An international march making its way to the United States via this old slave trading harbor has touched off an increasingly public, emotional back-and-forth between a black history foundation and a white supremacy group.

A "slavery reconciliation walk" on Sept. 29 is to start at City Dock, where slave Kunta Kinte (search) was brought into the United States and where a memorial stands in honor of him.

The unusual demonstration will include white marchers wearing chains and yokes while being escorted by black people, and everyone will wear T-shirts with a message of apology.

The Lifeline Expedition (search) is a dramatic event meant to shock observers into talking and thinking about slavery, organizers say.

But more than a month before the demonstration starts its 10-city U.S. tour, it's already attracting attention — of the neo-Nazi National Alliance (search), based in Hillsboro, W.Va.

Calling the demonstration "racist street theater," the alliance placed 1,500 fliers, wrapped in plastic bags weighted with small rocks, outside homes all over Annapolis last weekend.

The fliers, titled "Say No to White Guilt!", urged residents to speak out against Lifeline's march, which "has been shaming and humiliating White people" since it began in Europe four years ago.

Taxpayers should protest, the fliers urge, the city's decision not to charge the group the $2,000 it will cost for police services and roadblocks.

On Monday, the president of the Kunta Kinte-Alex Haley Foundation (search) held a news conference at City Dock to denounce the "hate mail."

"They're trying to take something about healing and transform it into something negative, and our community won't stand for it," said Leonard Blackshear, whose organization is helping sponsor the event.

Backed by community leaders, Blackshear stood just feet away from the memorial to Kunta Kinte and Alex Haley as he talked to reporters.

"National Alliance propaganda is not wanted here," he said.

Instead of lying low and ignoring the fliers, leaders are speaking out to spread the message that the community is united in support of the march, said Michael Keller, chairman of the city's Human Relations Commission.

"The only way to counter this group is to challenge them and let them know they're not welcome here," Keller said after the news conference. "If they're greeted with silence, they take that as a sign there is quiet support."

Shaun Walker, second-in-command of the National Alliance, counters that the march will do nothing to promote healing.
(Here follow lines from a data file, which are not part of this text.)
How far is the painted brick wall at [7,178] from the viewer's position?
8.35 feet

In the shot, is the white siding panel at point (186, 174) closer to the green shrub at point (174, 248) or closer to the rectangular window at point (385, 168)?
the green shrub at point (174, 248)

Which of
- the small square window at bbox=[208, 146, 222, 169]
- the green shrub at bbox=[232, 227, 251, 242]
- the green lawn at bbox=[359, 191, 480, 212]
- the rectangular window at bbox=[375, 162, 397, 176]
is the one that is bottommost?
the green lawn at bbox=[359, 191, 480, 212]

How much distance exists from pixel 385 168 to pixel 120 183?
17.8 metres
Rather, it takes slavery and "rubs it in the faces of white people and says they're guilty of something," he said Monday from the group's headquarters in Hillsboro.

"There's no need to have white people in chains and white liberals volunteering for this nonsense," he said.

The alliance has printed 10,000 fliers and will continue to hand them out, mostly in the Annapolis area, until the day of the march, Walker said. His organization hasn't yet decided if it will attend the demonstration, he said.

The reconciliation walk also plans to tour the streets of Baltimore; Boston; Charleston, S.C.; New York; Richmond, Va., and several other cities.